Ce n'è una ogni 20 e-auto e per alcuni è troppo poco visto quanto piacciono agli svizzeri. Ma è davvero così?
ZURIGO - Che c'entri l'effetto della fascinosa e apripista Tesla, la diffusa coscienza sulle emissioni oppure il prezzo della benzina alle stelle (per via della guerra in Ucraina) è ormai è difficile negare che il futuro della mobilità motorizzata sia nell'elettrico.
Lo ha sancito l'Unione Europea con la sua storica decisione di vietare la vendita di auto a combustione interna a partire dal 2035, ma lo hanno deciso anche autonomamente (sic) i produttori di vetture nelle quali rose di prodotti, l'elettrico e l'ibrido plug-in hanno un rilievo sempre più evidente.
Altra cosa importante da puntualizzare è che le elettriche, bisogna dirlo, agli svizzeri piacciono e ne acquistano sempre più. Come riporta il TagesAnzeiger il numero d'immatricolazioni delle e-auto è decollato negli ultimi due anni: da 67'000 nel 2020 a 131'500 nel 2021. Insomma non il doppio, ma poco ci manca. Ed è verosimile che nel 2022 saranno ancora di più.
Di pari passo con l'aumento delle e-car cresce anche il numero di colonnine di ricarica. Stando ai dati dell'Ufficio federale dell'energia (UFE), l'andamento è all'incirca analogo: dalle 5'095 colonnine pubbliche del 2020 si arriva alle 8'059 del 2021. Simile sì, ma secondo alcuni esperti del settore, inadeguata a soddisfare un'offerta crescente.
Stando all'associazione di categoria Autosuisse, al momento la presenza delle stazioni di ricarica è nettamente insufficiente, almeno statisticamente. Se nel 2020 il rapporto auto/colonnine era di 10 a una, un anno dopo era già di 16 a una e a fine 2021 di 20 a una. Viste le due curve di crescita - e considerando l'incremento esplosivo degli ultimi mesi - è praticamente sicuro che questa disproporzione si accentuerà nei prossimi mesi e anni.
Il motivo è abbastanza semplice: è molto più facile mettere sulla strada un'auto elettrica che costruire una colonnina di ricarica. È complicato dal punto di vista tecnico e logistico ma soprattutto da quello burocratico, trattandosi di un'intersezione fra settore privato (le aziende che forniscono il servizio) e pubblico (l'infrastruttura elettrica). Si tratta poi ancora di un'industria ancora "in fasce" e che, non di rado, opera in perdita scommettendo sul futuro.
Ma la situazione è davvero così grama? Non per forza di cose, innanzitutto le cifre dell'UFE non tengono conto - evidentemente - delle colonnine private installate nelle case o nelle aziende. In secondo luogo, sempre stando alla sopracitata inchiesta del TagesAnzeiger gran parte di quelle pubbliche sono sottoutilizzate.
Se nelle aree urbane (soprattutto nei cantoni di Zugo, Basilea Città e Vaud) lo stress per la caccia alla "pompa elettrica" può anche farsi sentire (occupazione quotidiana attorno al 20%), nel resto della Svizzera non è affatto così. Anche in città come Zurigo e Berna, si parla di un'occupazione al massimo del 10%.
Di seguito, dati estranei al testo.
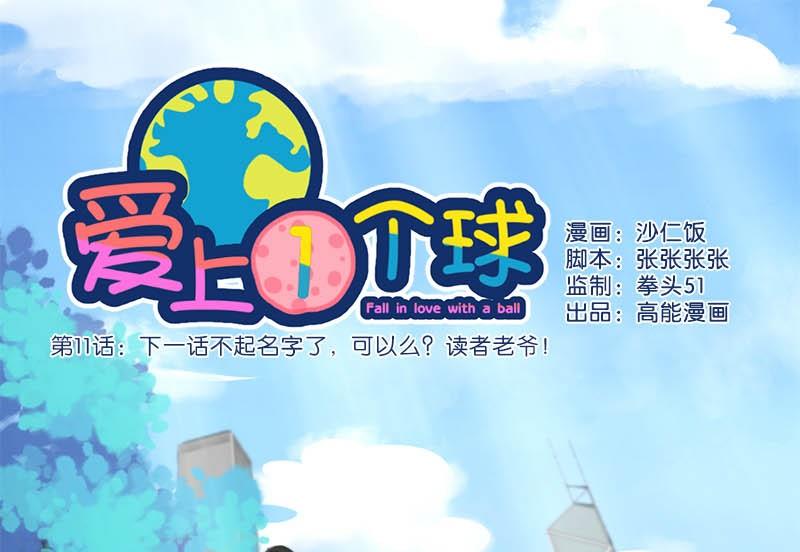 《爱上一个球》第11话 第1页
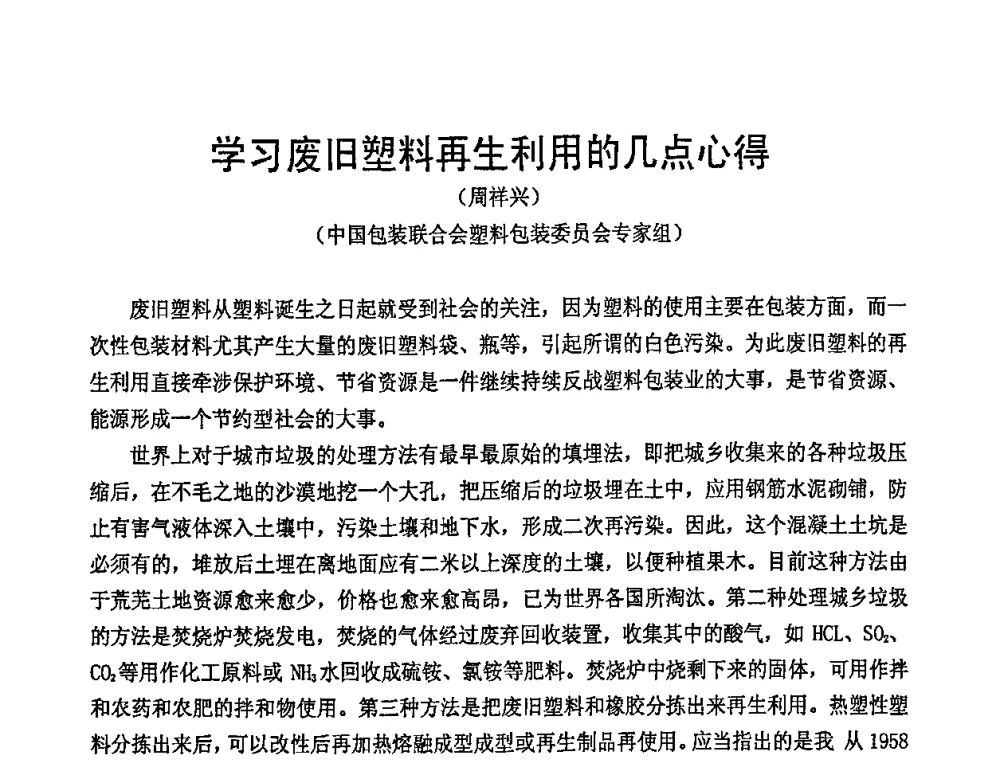 学习废旧塑料再生利用的几点心得 - 中国包装联合会塑料包装委员会七届四次年会暨全国塑料包装行业发展论坛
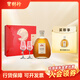御鹿宝树行 御鹿希世700ml 双杯礼盒装 干邑白兰地 法国原装进口洋酒 700mL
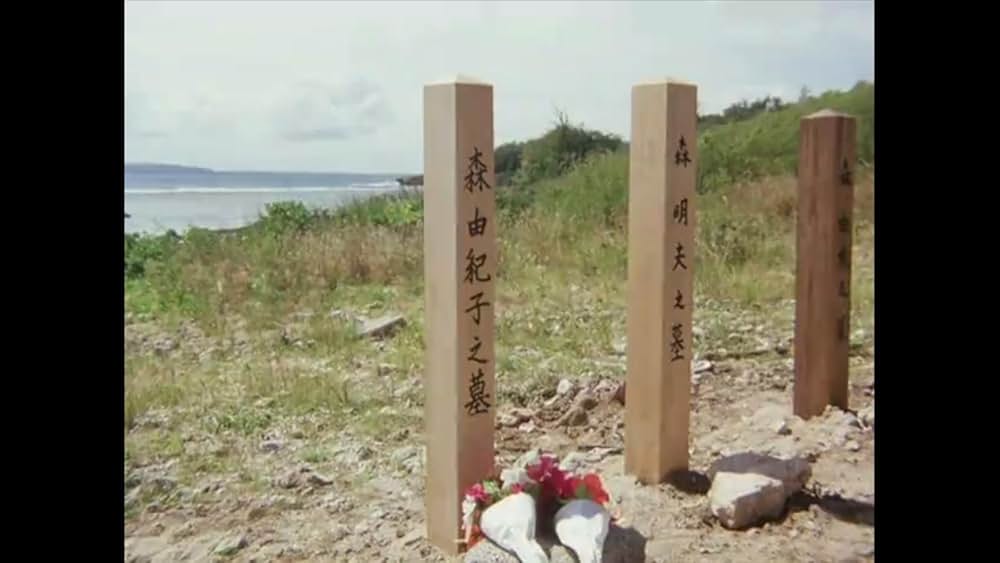 黄金のパートナーの画像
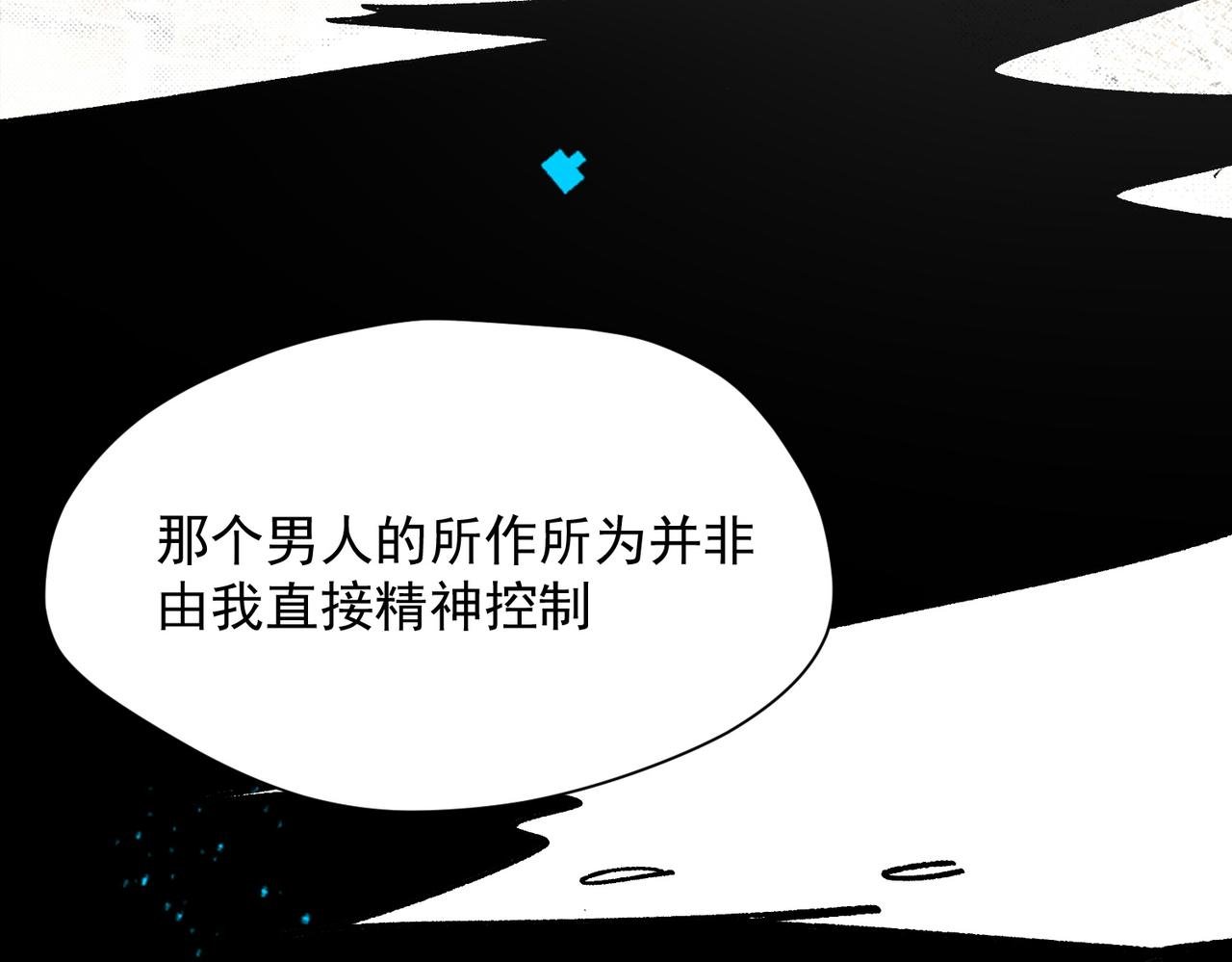 第72话 被你抛弃的，平行世界的怨恨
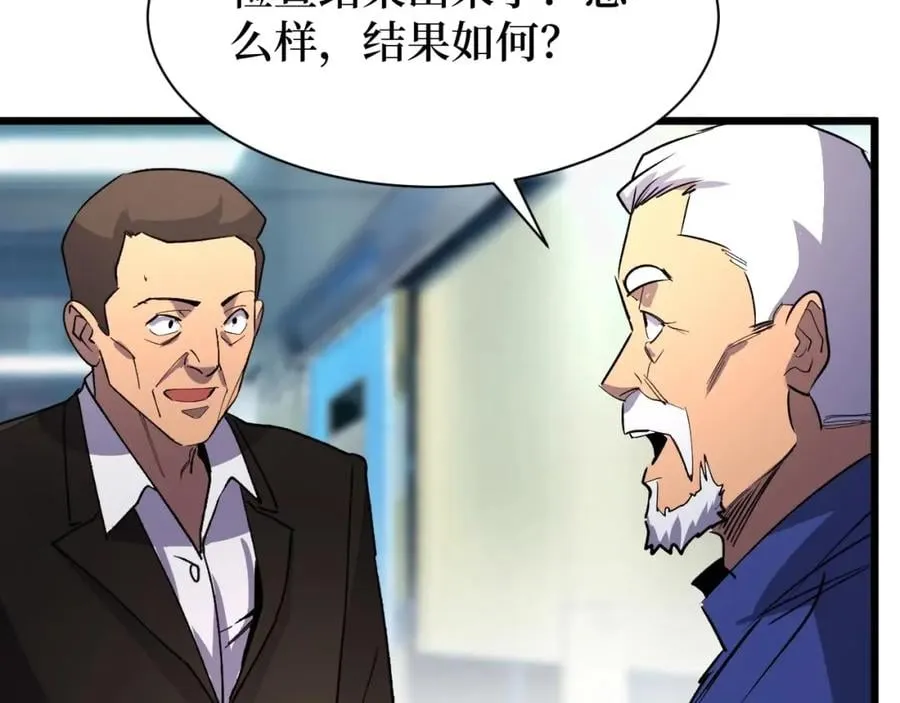 第23话 什么！这都能救！ 第73页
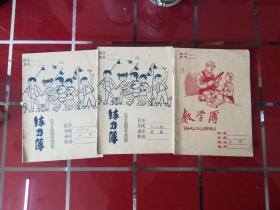 56-2约上世纪70年代空白数学簿、练习簿3本合售，上海纸品厂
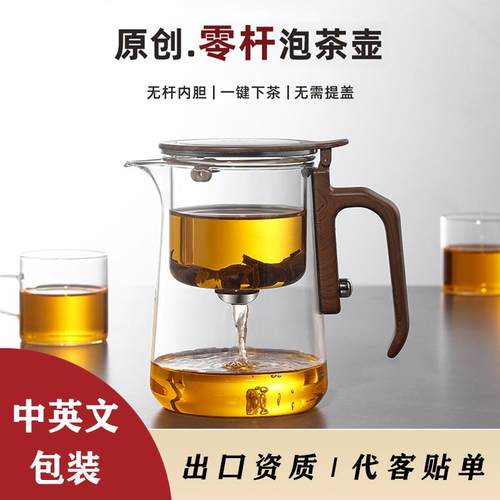 茶方圆翻盖磁吸飘逸杯2025新款茶水分离式泡茶壶一键过滤高端家用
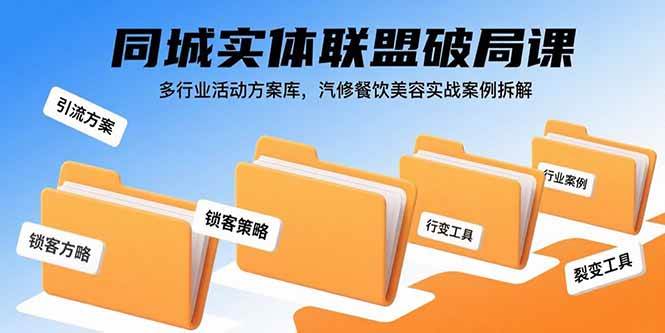 （15833期）同城实体联盟破局课，多行业活动方案库，汽修餐饮美容实战案例拆解-大熊网创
Questo proprio perché la sfera prediletta per la ricarica resta quella del privato. Per questo motivo, ne è convinto Albert Rösti di Autosuisse l'installazione degli impianti domestici per il rifornimento dovrebbe essere sostenuta con incentivi da parte di Berna, l'ipotesi è quella di utilizzare un parte della tassa sugli oli minerali oppure di una frazione del nuovo balzello per gli e-automobilisti da poco proposto dalla Confederazione.